Que o Dia de Camões passe a chamar-se Dia de Armando Vara. Haja sentido das proporções, haja espírito de medida, haja respeito. Estátuas equestres para todos, veneração nacional. Esta mania tacanha de perseguir o senhor Oliveira e Costa: libertem-no. Esta pouca vergonha contra os poucos que estão presos, os quase nenhuns que estão presos como provou o senhor Vale e Azevedo, como provou o senhor Carlos Cruz, hedionda perseguição pessoal com fins inconfessáveis. Admitam-no. E voltem a pôr o senhor Dias Loureiro no Conselho de Estado, de onde o obrigaram, por maldade e inveja, a sair. Quero o senhor Mexia no Terreiro do Paço, no lugar D. José que, aliás, era um pateta. Quero outro mártir qualquer, tanto faz, no lugar do Marquês de Pombal, esse tirano. Acabem com a pouca vergonha dos Sindicatos. Acabem com as manifestações, as greves, os protestos, por favor deixem de pecar. Como pedia o doutor João das Regras, olhai, olhai bem, mas vêde. E tereis mais fominha e, em consequência, mais Paraíso. Agradeçam este solzinho. Agradeçam a Linha Branca. Agradeçam a sopa e a peçazita de fruta do jantar. Abaixo o Bem-Estar.
Vocês falam em crise mas as actrizes das telenovelas continuam a aumentar o peito: onde é que está a crise, então? Não gostam de olhar aquelas generosas abundâncias que uns violadores de sepulturas, com a alcunha de cirurgiões plásticos, vos oferecem ao olhinho guloso? Não comem carne mas podem comer lábios da grossura de bifes do lombo e transformar as caras das mulheres em tenebrosas máscaras de Carnaval.
Para isso já há dinheiro, não é? E vocês a queixarem-se sem vergonha, e vocês cartazes, cortejos, berros. Proíbam-se os lamentos injustos. Não se vendem livros? Mentira. O senhor Rodrigo dos Santos vende e, enquanto vender, o nível da nossa cultura ultrapassa, sem dificuldade, a Academia Francesa. Que queremos? Temos peitos, lábios, literatura e os ministros e os ex-ministros a tomarem conta disto.

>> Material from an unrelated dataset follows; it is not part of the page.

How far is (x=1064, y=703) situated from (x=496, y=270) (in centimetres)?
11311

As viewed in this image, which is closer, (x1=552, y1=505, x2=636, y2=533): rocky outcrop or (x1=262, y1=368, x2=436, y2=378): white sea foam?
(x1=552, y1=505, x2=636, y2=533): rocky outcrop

Sinceramente, sejamos justos, a que mais se pode aspirar? O resto são coisas insignificantes: desemprego, preços a dispararem, não haver com que pagar ao médico e à farmácia, ninharias. Como é que ainda sobram criaturas com a desfaçatez de protestarem? Da mesma forma que os processos importantes em tribunal a indignação há-de, fatalmente, de prescrever. E, magrinhos, magrinhos mas com peitos de litro e beijando-nos uns aos outros com os bifes das bocas seremos, como é nossa obrigação, felizes.